21.05: Text from Rebecka Martinsson to Måns Wenngren: Hi sweetheart. Sitting here, reading up on murder investigation. Would rather be creeping into bed with you. Be nice to me, my love .

She puts her mobile on the lavatory lid and turns on the shower. Gives Vera a thorough rinse to follow up her shampoo.

“So, stop all this rolling around in muck,” she scolds her. “Is that clear?”

Vera licks her hands. It is clear enough.

23.16: “You have reached Måns Wenngren at Meijer & Ditzinger. I can’t take your call right now. Please leave a message after the beep.”

Martinsson hangs up without leaving a message. She gives Vera some food.

“I don’t deserve to be punished,” she says.

Vera comes over to her and dries her mouth on Martinsson’s trouser leg.

04.36: Martinsson wakes up and reaches for her mobile. No message from Måns. No missed call. Documents concerning the murder investigation are scattered all around her on the bed. Vera is lying at the foot, snoring.

It’s O.K., she says to herself and makes a hushing noise into the darkness. You can go to sleep now.

WEDNESDAY, 29 APRIL

At 6.05 in the morning Rebecka Martinsson rang Anna-Maria Mella. Mella answered in a low voice, so as not to wake Robert. Robert snuggled up behind her and fell asleep again, his warm breath fanning the back of her neck.
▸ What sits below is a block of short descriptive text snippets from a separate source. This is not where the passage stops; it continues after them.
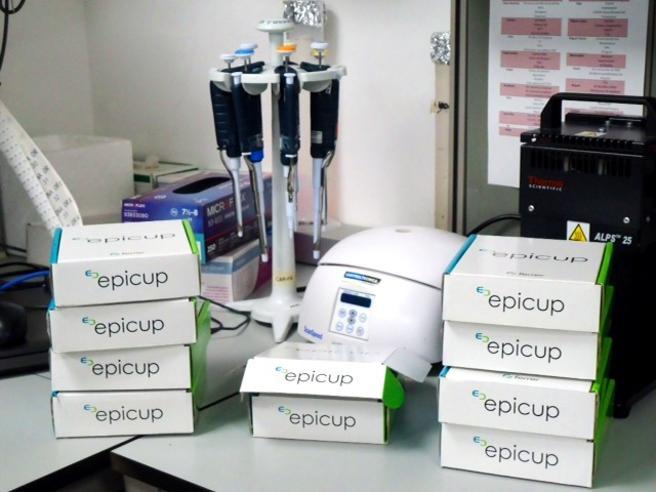 """Test Epigenético """"Epicup"""", permite  detectar 87% de los Cánceres de Origen Desconocido"""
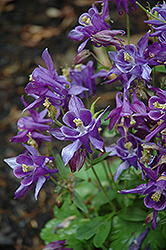 Biedermeier Blue Columbine (Aquilegia 'Biedermeier Blue') at English Gardens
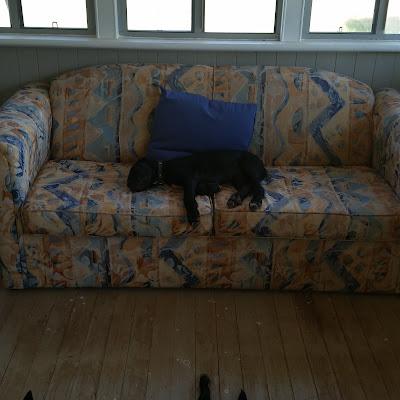 eight acres: raising a big dog vs a working dog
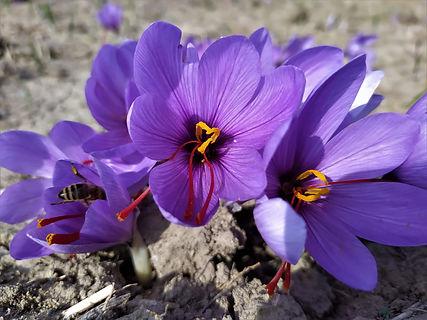 Safran-Blüte bei der Ernte.jpg
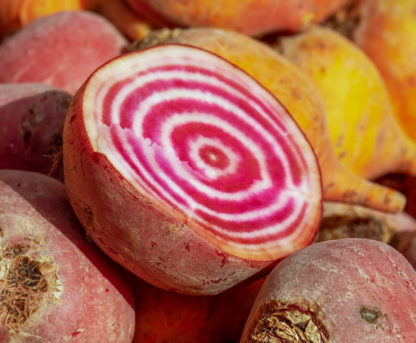 Beet - Chioggia - St. Clare Heirloom Seeds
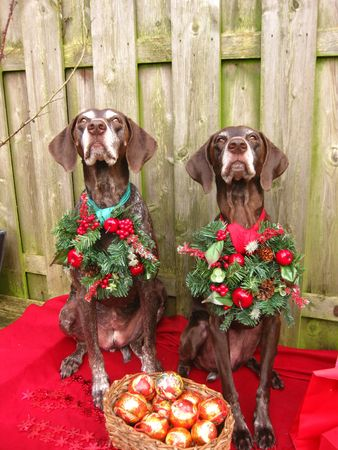 Christmas with the pointer sisters Stock Photo - 3874299
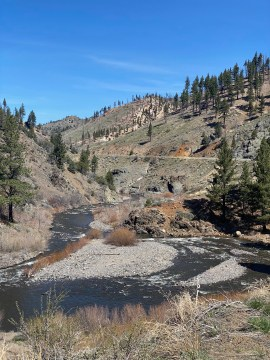 Looking downstream at the East Fork of the Carson from Monitor Junction.
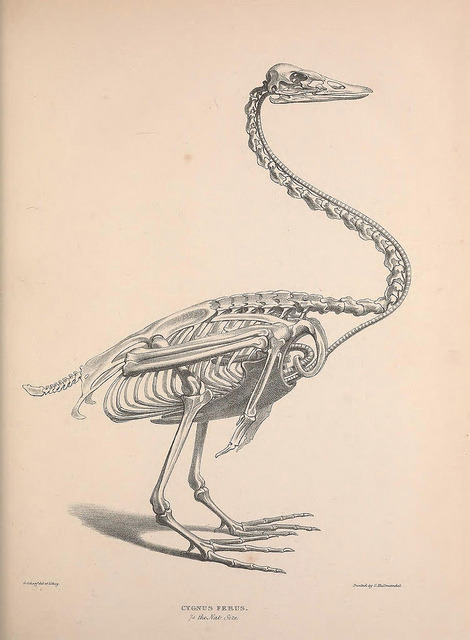 Swan skeleton (Cygnus ferus) by BioDivLibrary on Flickr.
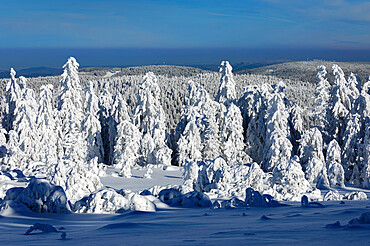 Hornisgrinde mountain in winter, Black Forest, Baden Wurttemberg, Germany, Europe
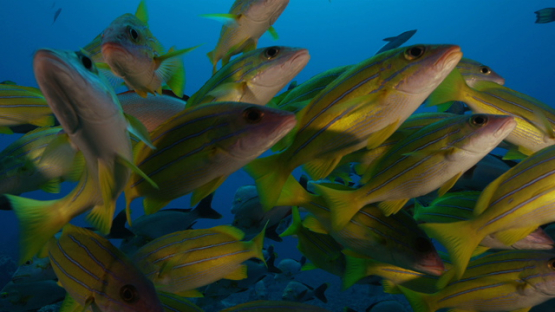 In the middle of a school of red paddle tail and yellow snappers, Tahiti, 4K UHD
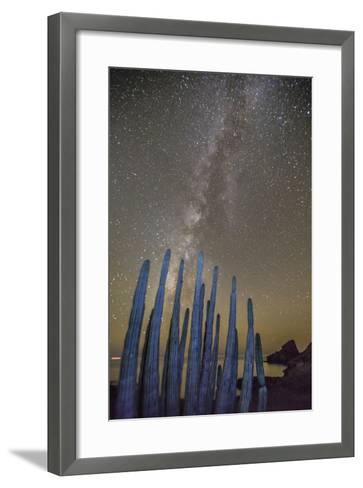 Night View of the Milky Way with Organ Pipe Cactus (Stenocereus Thurberi) in Foreground-Michael Nolan-Framed Art Print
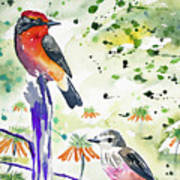 Watercolor - Vermilion Flycatcher Pair In Quito Poster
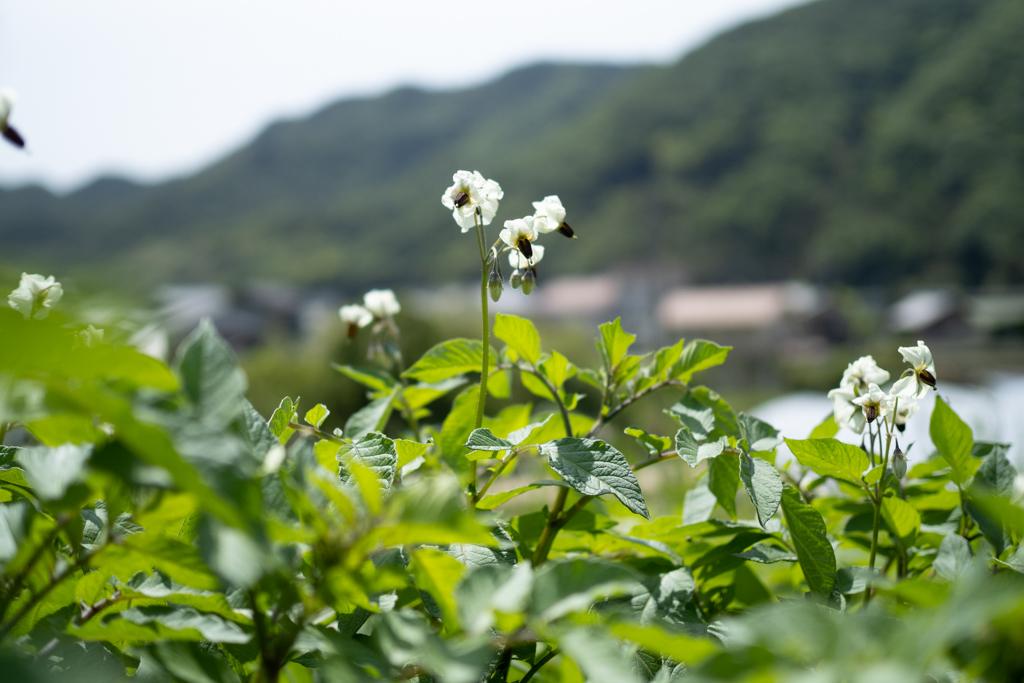 ジャガイモの花 シャドークィーン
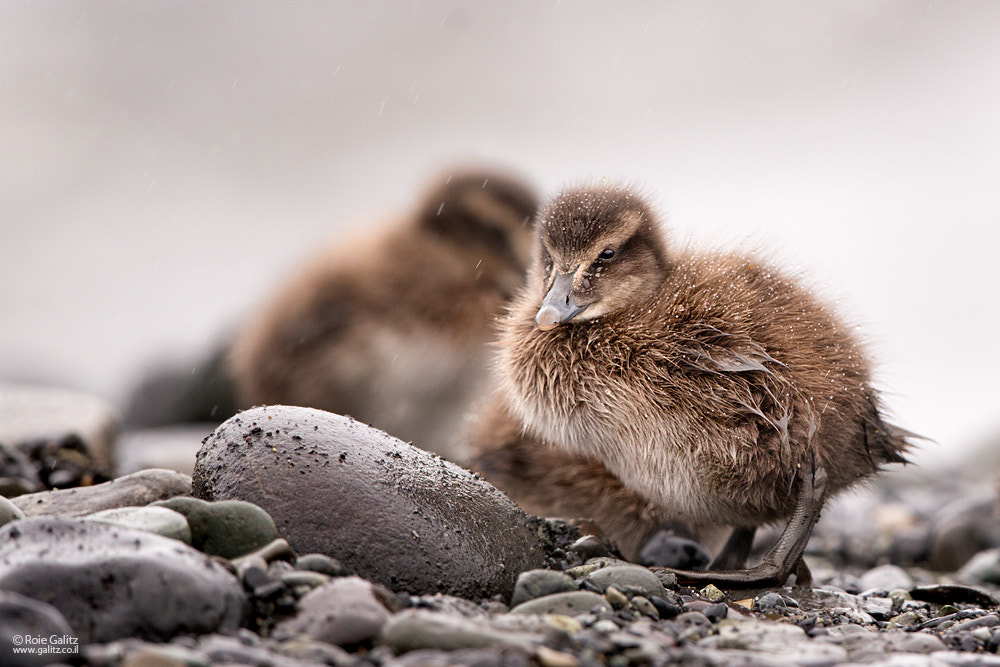Photograph Little Duckling by Roie Galitz on 500px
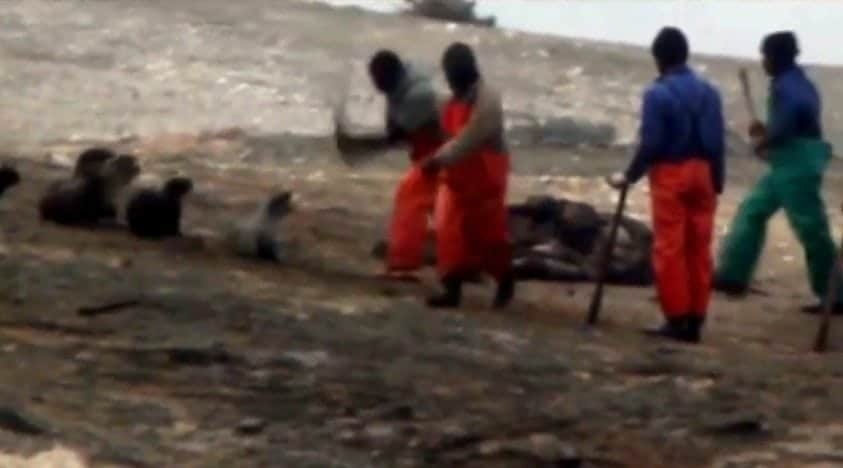 Shocking new footage of Namibia seal hunt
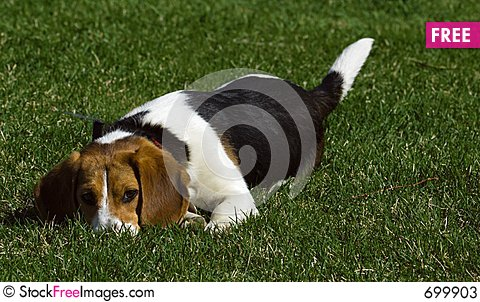 Free Will You Play With Me - Beagle Stock Photos - 699903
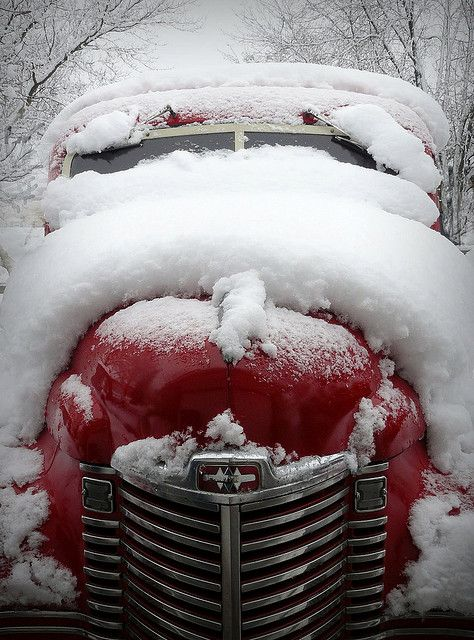 Red, red in a blanket of white!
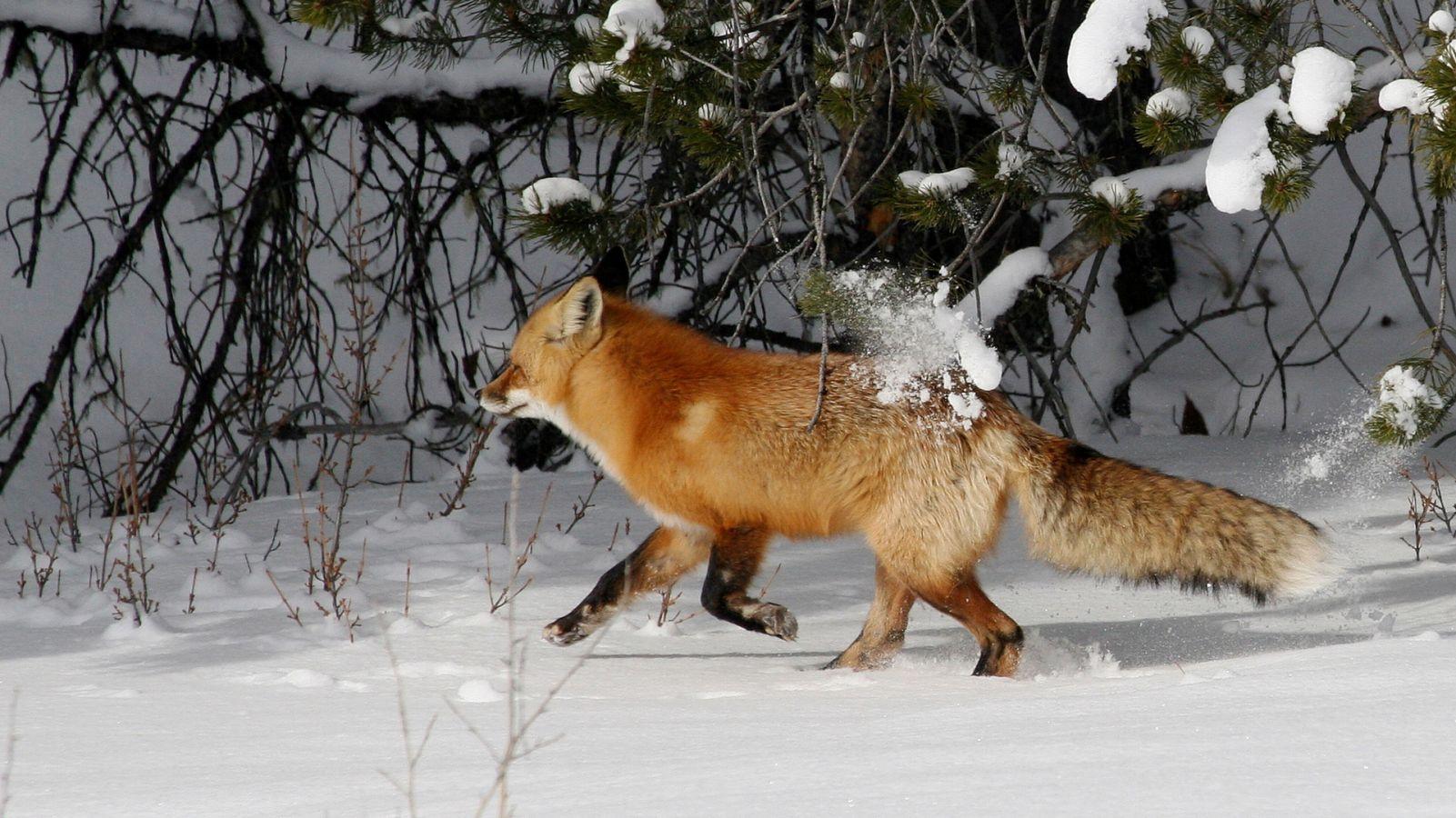 Laurette Renard : Fox des neiges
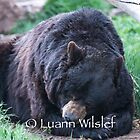 Napping by Luann wilslef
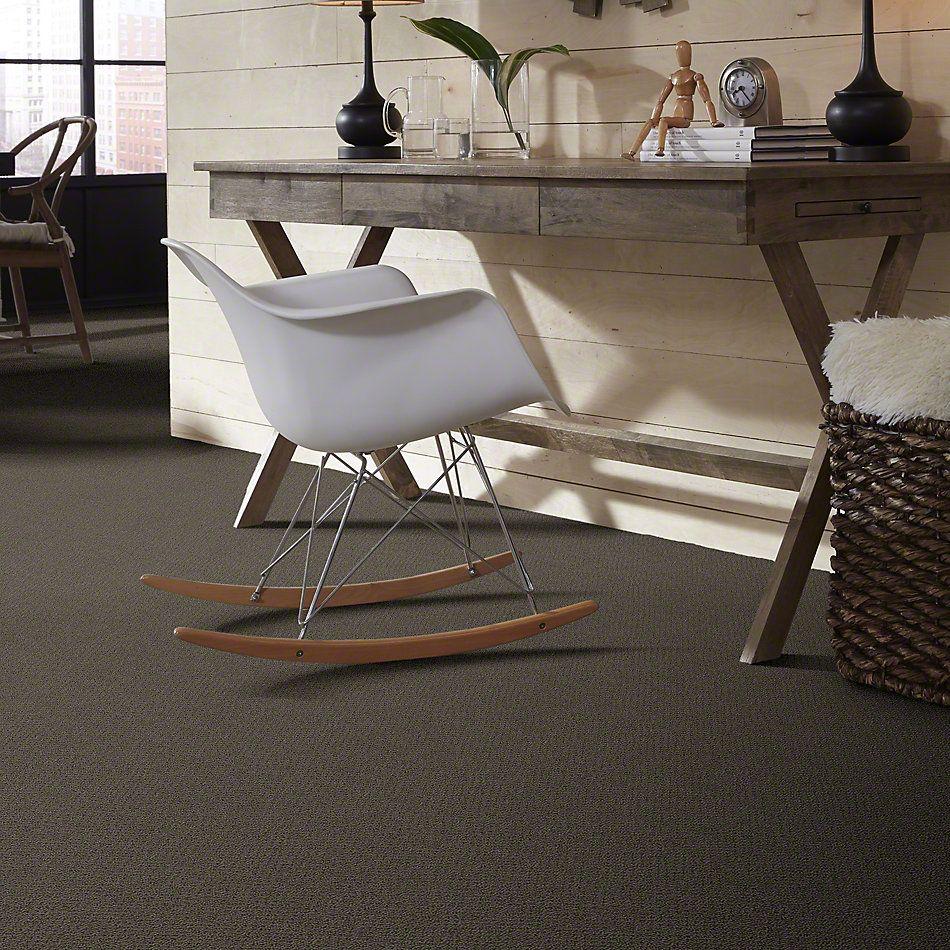 Shaw Floors SFA Artist View Loop Chocolate 00758_EA566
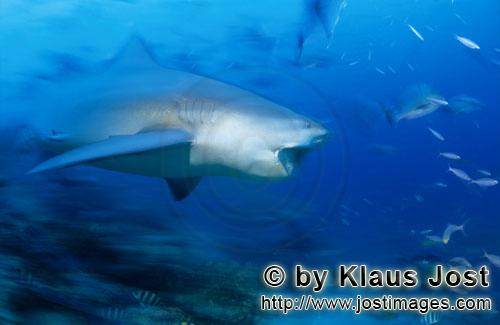 Bull Shark/Carcharhinus leucas        Bull Shark has opened its mouth        Together with the Tiger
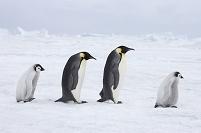 コウテイペンギンの行列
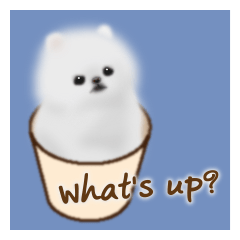 Cute White Pomeranian (English Ver.)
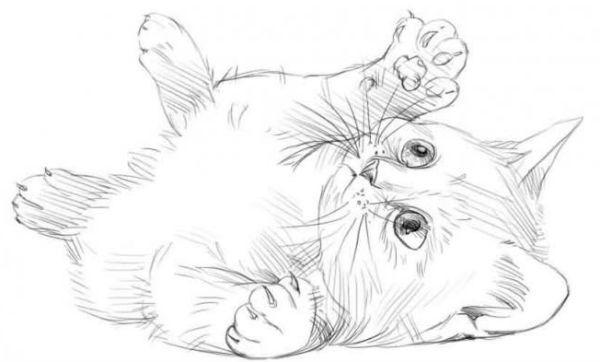 Кот фото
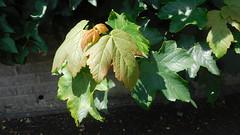 Autumn  Colours (claire artistandpoet Stroke Survivor) Tags: leaves colour change autumn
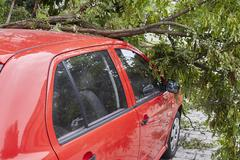 Stock Photo of Car smashed by high winds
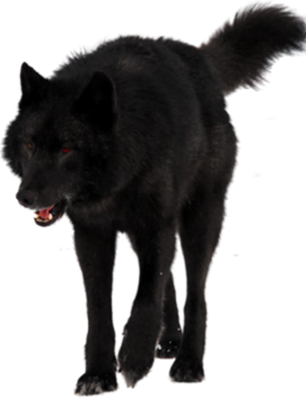 Black Wolf Black Wolf Psd Detail Black Wolf Wolf Poses Wolf Life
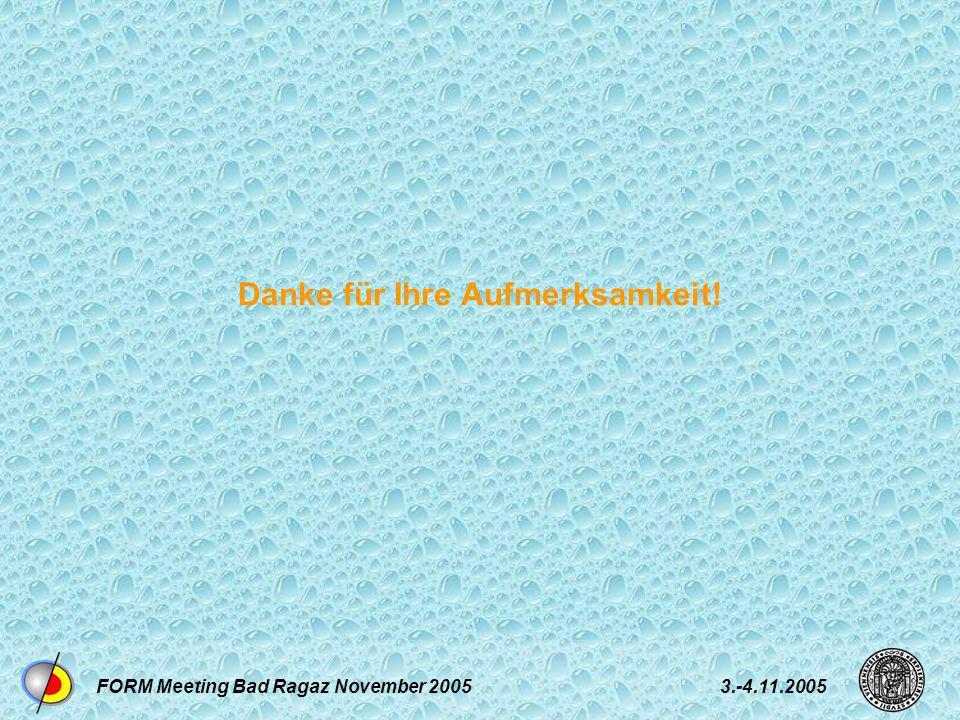 FORM Meeting Bad Ragaz November 20053.-4.11.2005 Danke für Ihre Aufmerksamkeit!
“I read the notes you made after talking to Johannes Svarvare,” Martinsson said.

“Mmm.”

“You recorded that he gave the impression of wanting to say something, but that he cut the interview short by lying down on the sofa and closing his eyes.”

“Yes, although he first took out his false teeth and tossed them into a glass.”

Martinsson laughed.

“Is it O.K. with you if I ask him to put his teeth back in and have a word with me?”

Mella vacillated between two reactions. Of course they would need to interview Svarvare again. She felt annoyed at not having reached that conclusion herself, and even more annoyed because Martinsson wanted to repeat the interrogation Mella had already done. But at the same time she realized that Martinsson was phoning her as a peace-making gesture. That was decent of her. Martinsson was good. Mella decided not to sulk.

“That’ll be fine,” she said. “When I spoke to him we were still investigating what looked like an accidental death with a few details that needed clarifying.”

“You wrote that he had been talking to Wilma, and had told her more than he ought to have done.”

“Yes.”

Mella began to feel uneasy. She really had handled that interrogation badly.